### Kaynak Metin
• yabancı olduğum bir şehirde, yeni başlayan üniversite macerasının barınma işlerinden sorumlu devlet kurumuydu ilk başlarda öğrenci yurdu.

    zor bir deneyim olacağını biliyordum, bilmediğim bir şey vardı : zevk almak için mi gelmiştik dünyaya yoksa acı çekmek ve öğrenmek için mi... birinci seçenek doğruysa arkama bakmadan geri dönmeliydim geldiğim yere.. hayır evime değil, annemin karnına...

    ilk gün tek hatırladığım 6 yatak, 6 dolap 1 masa ve 2 sandalyeden oluşan odaydı. ve bana ait olan dolaba eşyalarımı kilitleyişim.

    bundan sonrasini anlatmak beni kanser edecegi icin kisa enstantaneler ile devam etmek istiyorum :

    * sabah sınavı olan 2 öğrenci aynı odada kalmaktadır. bu öğrencilerden biri sınav için gece geç saate kadar çalışmayı tercih ederken, diğeri ise sabah erkenden kalkıp çalışmaya karar vermiştir. sonuç : gecenin bir yarısı odaya gelen geceçalışıcısı gündüzçalışıcısının uykusunun içine eder, sabahın köründe uyanan gündüzçalışıcısı da zaten birkaç saat önce yatmış olan geceçalışıcısının uykusunun içine eder.

### Verilen Bilgiler
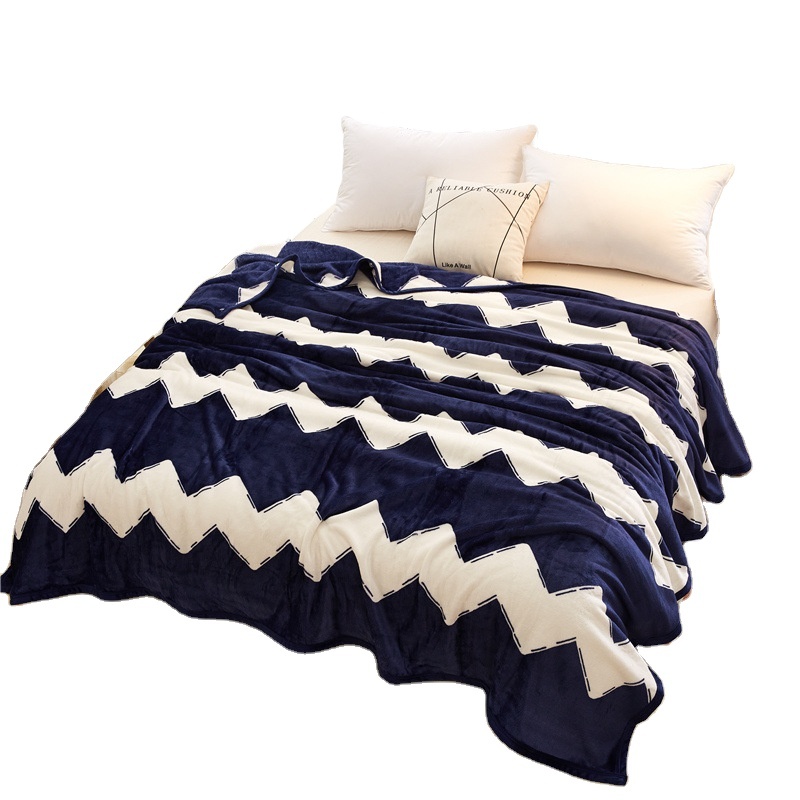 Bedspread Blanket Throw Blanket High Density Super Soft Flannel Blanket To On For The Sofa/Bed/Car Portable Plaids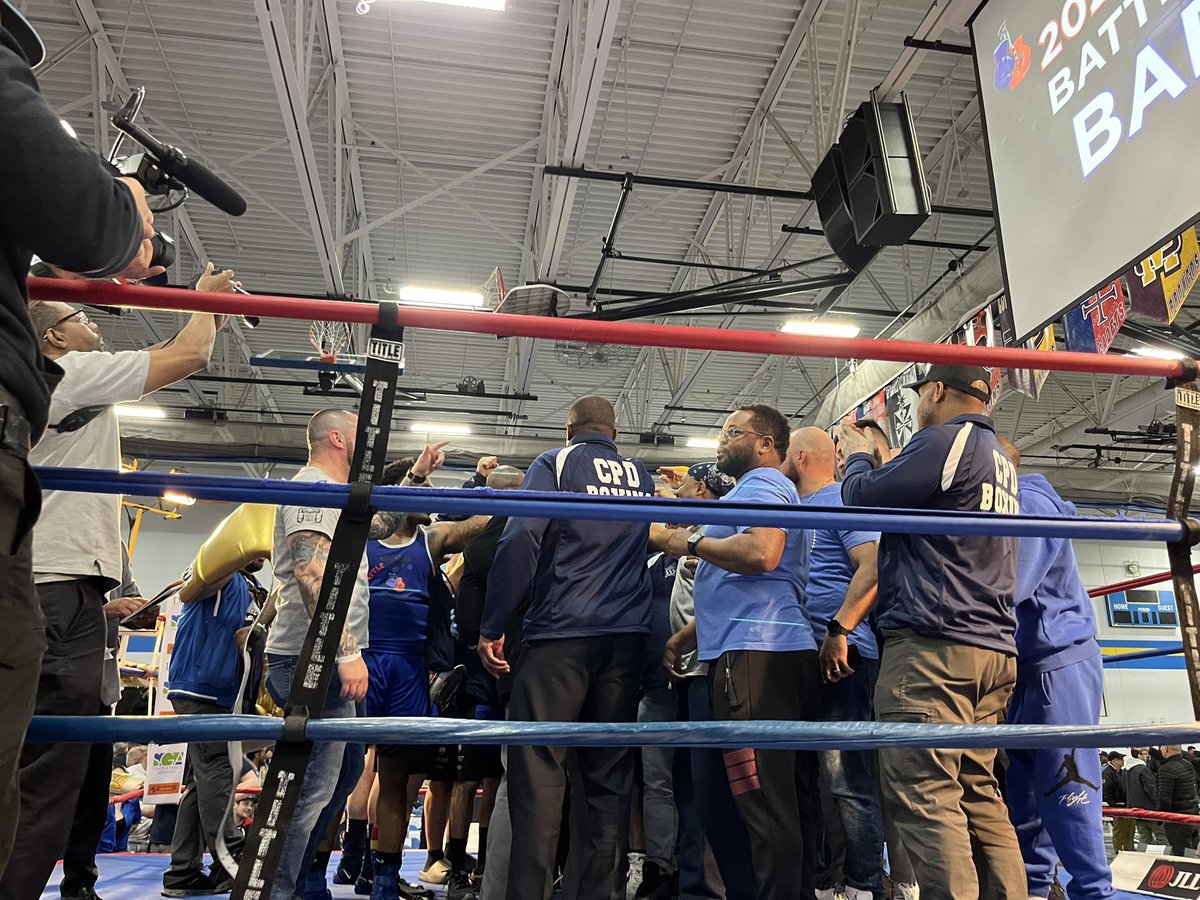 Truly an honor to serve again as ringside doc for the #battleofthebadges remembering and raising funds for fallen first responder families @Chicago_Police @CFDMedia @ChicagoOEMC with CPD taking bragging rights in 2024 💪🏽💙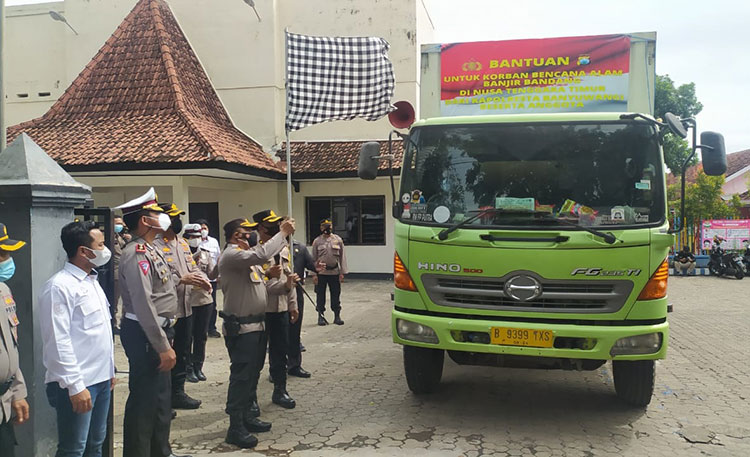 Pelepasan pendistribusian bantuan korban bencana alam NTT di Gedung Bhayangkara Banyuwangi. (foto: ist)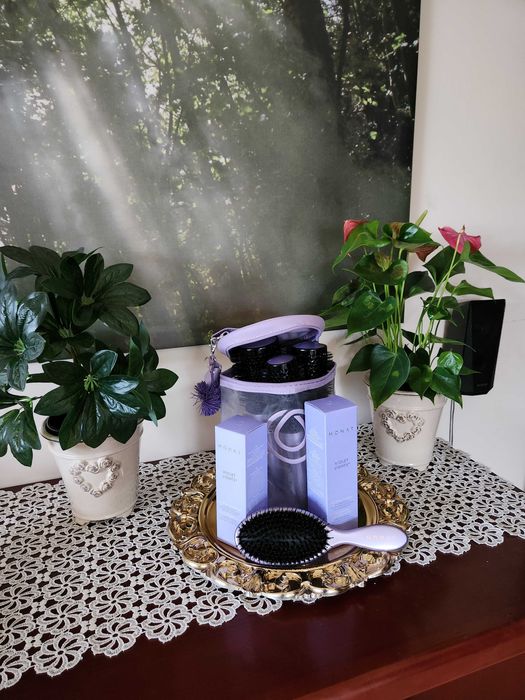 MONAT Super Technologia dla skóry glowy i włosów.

### Yapılacaklar
1) Öğrenci yurdu metninde "bundan sonrasini anlatmak" ifadesinden "uykusunun içine eder." ifadesine kadar uzanan bölümü harfi harfine aktarın.
2) Öğrenci yurdu metnine göre ilk gün hatırlanan odada kaç yatak vardı?
3) Öğrenci yurdu metnini son cümlesinden sonra sürdürün.

### Görev Yanıtları
1)
bundan sonrasini anlatmak beni kanser edecegi icin kisa enstantaneler ile devam etmek istiyorum :

    * sabah sınavı olan 2 öğrenci aynı odada kalmaktadır. bu öğrencilerden biri sınav için gece geç saate kadar çalışmayı tercih ederken, diğeri ise sabah erkenden kalkıp çalışmaya karar vermiştir. sonuç : gecenin bir yarısı odaya gelen geceçalışıcısı gündüzçalışıcısının uykusunun içine eder, sabahın köründe uyanan gündüzçalışıcısı da zaten birkaç saat önce yatmış olan geceçalışıcısının uykusunun içine eder.

2) 6 yatak.

3)
    * odada kalan 6 öğrenciden 1 numara leş gibi kokmaktadır. 2 numara kendini tamamen dine vermiştir, 3 numara banyoya girdiğinde kendi kendine küfür etmek gibi psikolojik bir rahatsızlığa sahiptir, 4 numara istemsiz olarak uyurken dişlerini gıcırdatmaktadır, 5 numara en ufak bir sesten uyanmaktadır, 6 numara ise ilerde nobel ödülü almayı hayal eden ve o yurtta harcandığını düşünen genç yazar adayıdır. bu sahneyi oluşturduktan sonra maceraları siz de tahmin edebilirsiniz.

    * odalarda 6 kişi kalmaktadır ancak odada bir masa ve 2 sandalye vardır, 2 den fazla sandalye bulundurmak ise yasaktır.

    * binalarda mutfak bulunmamaktadır, elektrikli cihaz kullanmak yasaktır, gıda maddesi bulundurmak yasaktır, müzik seti kullanmak yasaktır, dolabın dışında eşya bırakmak yasaktır.
    ---
    * kişisel olarak benim verdiğim en büyük mücadele, kendim olmak ile ilgiliydi. yurt ile ilgili tek bir konuyu tüm dünya önünde gündeme getirebilecek olsaydım, dünyanın en küçük dolabına tüm eşyalarını, benliğini ve hayallerini sığdırmanın zorluğundan bahsederdim. öğrenci yurdu, bireyin kendine özgü olmasının önüne geçmek üzerine kuruludur. askeriye için bir er nedir? bir erin diğer erden farkı nedir? aynı noktada 2 şer saatlik dilimler halinde güünde 12 er nöbet tutar. fakat komutanlar için orada bir er vardır. yüzü silinik bir varlık, yeşil bir elbise. öğrenci yurdunda da insanlar öğrenci olarak varsayılır. ilerleyen birkaç madde bu konuyla ilgilidir.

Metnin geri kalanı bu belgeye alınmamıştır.